The proposed policies would block access to puberty blockers and hormone therapies for children under 15, and allow mature teens access with parental, physician and psychologist approval.

Multiple doctors with trans patients have told Global News that restricting puberty blockers until after puberty renders the reversible and potentially quality-of-life-improving treatments moot.

Nearly two-thirds of respondents said parents “must be notified” when there’s formal instruction on gender, sexual orientation or human sexuality, but opinions were nearly split on whether parents should have to opt-in, as the new policies propose, or opt-out, as is the current practice.

More than one-in-five respondents – 23 per cent – said parents don’t need to be notified about topics related to gender, sexual orientation or human sexuality in schools, and 13 per cent said they don’t know.

“I think if there was just a little bit more effort to bring parents into the conversation, I think some of the controversy around this topic dissipates a little bit,” the pollster said.

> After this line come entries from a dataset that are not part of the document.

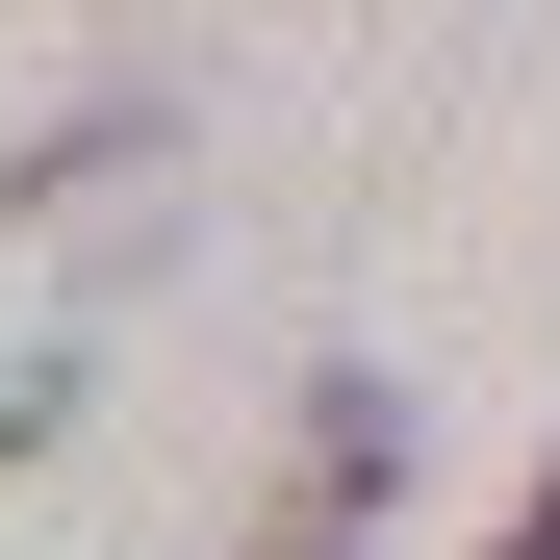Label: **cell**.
<instances>
[{
    "mask_svg": "<svg viewBox=\"0 0 560 560\" xmlns=\"http://www.w3.org/2000/svg\"><path fill=\"white\" fill-rule=\"evenodd\" d=\"M280 560H357V510H331V485H306V510H280Z\"/></svg>",
    "mask_w": 560,
    "mask_h": 560,
    "instance_id": "cell-1",
    "label": "cell"
},
{
    "mask_svg": "<svg viewBox=\"0 0 560 560\" xmlns=\"http://www.w3.org/2000/svg\"><path fill=\"white\" fill-rule=\"evenodd\" d=\"M485 560H560V485H535V510H510V535H485Z\"/></svg>",
    "mask_w": 560,
    "mask_h": 560,
    "instance_id": "cell-2",
    "label": "cell"
},
{
    "mask_svg": "<svg viewBox=\"0 0 560 560\" xmlns=\"http://www.w3.org/2000/svg\"><path fill=\"white\" fill-rule=\"evenodd\" d=\"M26 433H51V383H0V458H26Z\"/></svg>",
    "mask_w": 560,
    "mask_h": 560,
    "instance_id": "cell-3",
    "label": "cell"
}]
</instances>
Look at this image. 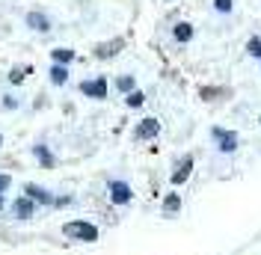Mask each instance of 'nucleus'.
Returning a JSON list of instances; mask_svg holds the SVG:
<instances>
[{
	"instance_id": "1",
	"label": "nucleus",
	"mask_w": 261,
	"mask_h": 255,
	"mask_svg": "<svg viewBox=\"0 0 261 255\" xmlns=\"http://www.w3.org/2000/svg\"><path fill=\"white\" fill-rule=\"evenodd\" d=\"M65 235H68V238H81V240H95L98 238V232L89 223H68L65 225Z\"/></svg>"
},
{
	"instance_id": "2",
	"label": "nucleus",
	"mask_w": 261,
	"mask_h": 255,
	"mask_svg": "<svg viewBox=\"0 0 261 255\" xmlns=\"http://www.w3.org/2000/svg\"><path fill=\"white\" fill-rule=\"evenodd\" d=\"M83 92H86V95H95V98H104V95H107V83H104V80L83 83Z\"/></svg>"
},
{
	"instance_id": "3",
	"label": "nucleus",
	"mask_w": 261,
	"mask_h": 255,
	"mask_svg": "<svg viewBox=\"0 0 261 255\" xmlns=\"http://www.w3.org/2000/svg\"><path fill=\"white\" fill-rule=\"evenodd\" d=\"M214 137H220V140H223V145H220L223 151H231V148L238 145V140H234L231 134H226V131H214Z\"/></svg>"
},
{
	"instance_id": "4",
	"label": "nucleus",
	"mask_w": 261,
	"mask_h": 255,
	"mask_svg": "<svg viewBox=\"0 0 261 255\" xmlns=\"http://www.w3.org/2000/svg\"><path fill=\"white\" fill-rule=\"evenodd\" d=\"M110 190H113V199H116V202H128V199H130V190L125 187V184H113Z\"/></svg>"
},
{
	"instance_id": "5",
	"label": "nucleus",
	"mask_w": 261,
	"mask_h": 255,
	"mask_svg": "<svg viewBox=\"0 0 261 255\" xmlns=\"http://www.w3.org/2000/svg\"><path fill=\"white\" fill-rule=\"evenodd\" d=\"M190 36H193V30H190L187 24H178V27H175V39H178V42H187Z\"/></svg>"
},
{
	"instance_id": "6",
	"label": "nucleus",
	"mask_w": 261,
	"mask_h": 255,
	"mask_svg": "<svg viewBox=\"0 0 261 255\" xmlns=\"http://www.w3.org/2000/svg\"><path fill=\"white\" fill-rule=\"evenodd\" d=\"M154 134H158V122H151V119H148L146 125L140 128V137H154Z\"/></svg>"
},
{
	"instance_id": "7",
	"label": "nucleus",
	"mask_w": 261,
	"mask_h": 255,
	"mask_svg": "<svg viewBox=\"0 0 261 255\" xmlns=\"http://www.w3.org/2000/svg\"><path fill=\"white\" fill-rule=\"evenodd\" d=\"M27 21H30L33 27H36V30H48V21H45L42 15H36V12H33V15L27 18Z\"/></svg>"
},
{
	"instance_id": "8",
	"label": "nucleus",
	"mask_w": 261,
	"mask_h": 255,
	"mask_svg": "<svg viewBox=\"0 0 261 255\" xmlns=\"http://www.w3.org/2000/svg\"><path fill=\"white\" fill-rule=\"evenodd\" d=\"M190 166H193V163H190V160H184V166H181L178 172H175V184H181V181L187 178V172H190Z\"/></svg>"
},
{
	"instance_id": "9",
	"label": "nucleus",
	"mask_w": 261,
	"mask_h": 255,
	"mask_svg": "<svg viewBox=\"0 0 261 255\" xmlns=\"http://www.w3.org/2000/svg\"><path fill=\"white\" fill-rule=\"evenodd\" d=\"M54 57H57L60 63H68V60H71L74 54H71V50H54Z\"/></svg>"
},
{
	"instance_id": "10",
	"label": "nucleus",
	"mask_w": 261,
	"mask_h": 255,
	"mask_svg": "<svg viewBox=\"0 0 261 255\" xmlns=\"http://www.w3.org/2000/svg\"><path fill=\"white\" fill-rule=\"evenodd\" d=\"M50 74H54V83H63V80H65V71L60 68V65H57V68H54Z\"/></svg>"
},
{
	"instance_id": "11",
	"label": "nucleus",
	"mask_w": 261,
	"mask_h": 255,
	"mask_svg": "<svg viewBox=\"0 0 261 255\" xmlns=\"http://www.w3.org/2000/svg\"><path fill=\"white\" fill-rule=\"evenodd\" d=\"M128 104H130V107H140V104H143V95H140V92H134V95L128 98Z\"/></svg>"
},
{
	"instance_id": "12",
	"label": "nucleus",
	"mask_w": 261,
	"mask_h": 255,
	"mask_svg": "<svg viewBox=\"0 0 261 255\" xmlns=\"http://www.w3.org/2000/svg\"><path fill=\"white\" fill-rule=\"evenodd\" d=\"M249 50H252L255 57H261V42H258V39H252V42H249Z\"/></svg>"
},
{
	"instance_id": "13",
	"label": "nucleus",
	"mask_w": 261,
	"mask_h": 255,
	"mask_svg": "<svg viewBox=\"0 0 261 255\" xmlns=\"http://www.w3.org/2000/svg\"><path fill=\"white\" fill-rule=\"evenodd\" d=\"M30 211V202H18L15 205V214H27Z\"/></svg>"
},
{
	"instance_id": "14",
	"label": "nucleus",
	"mask_w": 261,
	"mask_h": 255,
	"mask_svg": "<svg viewBox=\"0 0 261 255\" xmlns=\"http://www.w3.org/2000/svg\"><path fill=\"white\" fill-rule=\"evenodd\" d=\"M217 6H220L223 12H228V9H231V3H228V0H217Z\"/></svg>"
},
{
	"instance_id": "15",
	"label": "nucleus",
	"mask_w": 261,
	"mask_h": 255,
	"mask_svg": "<svg viewBox=\"0 0 261 255\" xmlns=\"http://www.w3.org/2000/svg\"><path fill=\"white\" fill-rule=\"evenodd\" d=\"M6 184H9V178H0V190H3V187H6Z\"/></svg>"
}]
</instances>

The pollster said the survey results showed there is something of a “middle ground” in the proposed policies “that might be good places for the conversation… and hopefully lead to some good, positive policies in this area.”

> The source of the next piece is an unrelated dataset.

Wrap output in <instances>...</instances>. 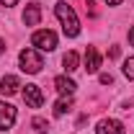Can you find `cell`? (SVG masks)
<instances>
[{"mask_svg":"<svg viewBox=\"0 0 134 134\" xmlns=\"http://www.w3.org/2000/svg\"><path fill=\"white\" fill-rule=\"evenodd\" d=\"M39 21H41V8L31 3L29 8H26V13H23V23L26 26H39Z\"/></svg>","mask_w":134,"mask_h":134,"instance_id":"cell-10","label":"cell"},{"mask_svg":"<svg viewBox=\"0 0 134 134\" xmlns=\"http://www.w3.org/2000/svg\"><path fill=\"white\" fill-rule=\"evenodd\" d=\"M100 67V54L96 47H88V52H85V70L88 72H98Z\"/></svg>","mask_w":134,"mask_h":134,"instance_id":"cell-7","label":"cell"},{"mask_svg":"<svg viewBox=\"0 0 134 134\" xmlns=\"http://www.w3.org/2000/svg\"><path fill=\"white\" fill-rule=\"evenodd\" d=\"M124 75H126L129 80H134V57H129V59L124 62Z\"/></svg>","mask_w":134,"mask_h":134,"instance_id":"cell-13","label":"cell"},{"mask_svg":"<svg viewBox=\"0 0 134 134\" xmlns=\"http://www.w3.org/2000/svg\"><path fill=\"white\" fill-rule=\"evenodd\" d=\"M103 3H108V5H119L121 0H103Z\"/></svg>","mask_w":134,"mask_h":134,"instance_id":"cell-18","label":"cell"},{"mask_svg":"<svg viewBox=\"0 0 134 134\" xmlns=\"http://www.w3.org/2000/svg\"><path fill=\"white\" fill-rule=\"evenodd\" d=\"M31 44H34V47H39L41 52H52L54 47H57V34L49 31V29H47V31H36L31 36Z\"/></svg>","mask_w":134,"mask_h":134,"instance_id":"cell-3","label":"cell"},{"mask_svg":"<svg viewBox=\"0 0 134 134\" xmlns=\"http://www.w3.org/2000/svg\"><path fill=\"white\" fill-rule=\"evenodd\" d=\"M72 108V98L67 96V98H59L57 103H54V116H62L65 111H70Z\"/></svg>","mask_w":134,"mask_h":134,"instance_id":"cell-11","label":"cell"},{"mask_svg":"<svg viewBox=\"0 0 134 134\" xmlns=\"http://www.w3.org/2000/svg\"><path fill=\"white\" fill-rule=\"evenodd\" d=\"M54 88H57V93H62V96H72L75 93V80H70L65 75H59V77H54Z\"/></svg>","mask_w":134,"mask_h":134,"instance_id":"cell-8","label":"cell"},{"mask_svg":"<svg viewBox=\"0 0 134 134\" xmlns=\"http://www.w3.org/2000/svg\"><path fill=\"white\" fill-rule=\"evenodd\" d=\"M0 3H3V5H16L18 0H0Z\"/></svg>","mask_w":134,"mask_h":134,"instance_id":"cell-17","label":"cell"},{"mask_svg":"<svg viewBox=\"0 0 134 134\" xmlns=\"http://www.w3.org/2000/svg\"><path fill=\"white\" fill-rule=\"evenodd\" d=\"M16 124V106L0 100V129H10Z\"/></svg>","mask_w":134,"mask_h":134,"instance_id":"cell-5","label":"cell"},{"mask_svg":"<svg viewBox=\"0 0 134 134\" xmlns=\"http://www.w3.org/2000/svg\"><path fill=\"white\" fill-rule=\"evenodd\" d=\"M18 59H21V70L29 72V75H36V72L44 67V59H41V54L36 49H23Z\"/></svg>","mask_w":134,"mask_h":134,"instance_id":"cell-2","label":"cell"},{"mask_svg":"<svg viewBox=\"0 0 134 134\" xmlns=\"http://www.w3.org/2000/svg\"><path fill=\"white\" fill-rule=\"evenodd\" d=\"M96 132L98 134H126V129L116 119H103V121H98V129Z\"/></svg>","mask_w":134,"mask_h":134,"instance_id":"cell-6","label":"cell"},{"mask_svg":"<svg viewBox=\"0 0 134 134\" xmlns=\"http://www.w3.org/2000/svg\"><path fill=\"white\" fill-rule=\"evenodd\" d=\"M54 13H57V18H59V23H62V31H65V36L75 39V36L80 34V21H77L75 10H72L67 3H57V5H54Z\"/></svg>","mask_w":134,"mask_h":134,"instance_id":"cell-1","label":"cell"},{"mask_svg":"<svg viewBox=\"0 0 134 134\" xmlns=\"http://www.w3.org/2000/svg\"><path fill=\"white\" fill-rule=\"evenodd\" d=\"M129 44H132V47H134V26H132V29H129Z\"/></svg>","mask_w":134,"mask_h":134,"instance_id":"cell-16","label":"cell"},{"mask_svg":"<svg viewBox=\"0 0 134 134\" xmlns=\"http://www.w3.org/2000/svg\"><path fill=\"white\" fill-rule=\"evenodd\" d=\"M23 100H26L31 108H41V103H44L41 88H39V85H34V83H29L26 88H23Z\"/></svg>","mask_w":134,"mask_h":134,"instance_id":"cell-4","label":"cell"},{"mask_svg":"<svg viewBox=\"0 0 134 134\" xmlns=\"http://www.w3.org/2000/svg\"><path fill=\"white\" fill-rule=\"evenodd\" d=\"M31 124H34V129H36V132H41V134H44V132H47V129H49V124H47L44 119H39V116L34 119Z\"/></svg>","mask_w":134,"mask_h":134,"instance_id":"cell-14","label":"cell"},{"mask_svg":"<svg viewBox=\"0 0 134 134\" xmlns=\"http://www.w3.org/2000/svg\"><path fill=\"white\" fill-rule=\"evenodd\" d=\"M100 83H103V85H111V83H114V77H111V75H100Z\"/></svg>","mask_w":134,"mask_h":134,"instance_id":"cell-15","label":"cell"},{"mask_svg":"<svg viewBox=\"0 0 134 134\" xmlns=\"http://www.w3.org/2000/svg\"><path fill=\"white\" fill-rule=\"evenodd\" d=\"M62 65H65L67 72H75V70H77V54H75V52H67L65 57H62Z\"/></svg>","mask_w":134,"mask_h":134,"instance_id":"cell-12","label":"cell"},{"mask_svg":"<svg viewBox=\"0 0 134 134\" xmlns=\"http://www.w3.org/2000/svg\"><path fill=\"white\" fill-rule=\"evenodd\" d=\"M3 52H5V41L0 39V54H3Z\"/></svg>","mask_w":134,"mask_h":134,"instance_id":"cell-19","label":"cell"},{"mask_svg":"<svg viewBox=\"0 0 134 134\" xmlns=\"http://www.w3.org/2000/svg\"><path fill=\"white\" fill-rule=\"evenodd\" d=\"M18 88H21V83H18L16 75H5V77L0 80V93H3V96H13Z\"/></svg>","mask_w":134,"mask_h":134,"instance_id":"cell-9","label":"cell"}]
</instances>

One question that was not as closely divided was when Albertans polled were asked “Do you believe transgender athletes who were born as males should be allowed to compete in women’s sports and athletics?” Two-thirds said no, 15 per cent said yes and 18 per cent said they don’t know.

The poll showed the Alberta results closely mirrored the rest of the country, and Enns said there wasn’t large regional differences in opinion about the policies as proposed. He noted that’s not always the case.

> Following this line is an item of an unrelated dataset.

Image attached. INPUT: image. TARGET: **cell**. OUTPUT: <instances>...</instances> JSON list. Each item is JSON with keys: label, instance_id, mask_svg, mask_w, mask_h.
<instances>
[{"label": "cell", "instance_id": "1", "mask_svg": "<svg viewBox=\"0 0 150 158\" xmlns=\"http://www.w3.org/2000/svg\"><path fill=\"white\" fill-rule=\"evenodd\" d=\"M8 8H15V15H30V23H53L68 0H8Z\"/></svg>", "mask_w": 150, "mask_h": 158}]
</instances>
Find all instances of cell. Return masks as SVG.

But the pollster did says there was a generational difference, with respondents aged 18 to 34 favouring a more independent approach for youth in transition.

Enns said there was a predictable urban-rural split, as well as a divide in opinion between respondents who support the UCP or NDP.

Young said those differences followed “fairly predictable patterns” for the divisive issue.

“The one thing that public opinion surveys can’t tell us when they give us these top line results is the intensity of opinion. For smaller groups in the population on both sides of the issue, there are intense opinions, either in favour of parental rights or in favour of trans rights,” the political scientist said. “The difficulty here is in balancing those strongly held views, especially by those who are most immediately affected by it.”

Young noted that one of the fundamental questions in a liberal democracy was to what extent public opinion should weigh on individual and minority rights.

“This is a case where it’s going to be very important for the government to weigh, on the one hand, public opinion, but on the other hand, the decisions of courts, the guarantees that are set out in the Charter and what they mean in this particular context,” she said.

Leger’s online poll queried 2,439 Canadians aged 18 or older, including 1,002 Albertans. For comparison purposes, a probability sample of the national size yields a margin of error no greater than +/- 1.98 per cent, 19 times out of 20, and less than +/- 3.1 per cent, 19 times out of 20, for the Alberta sample.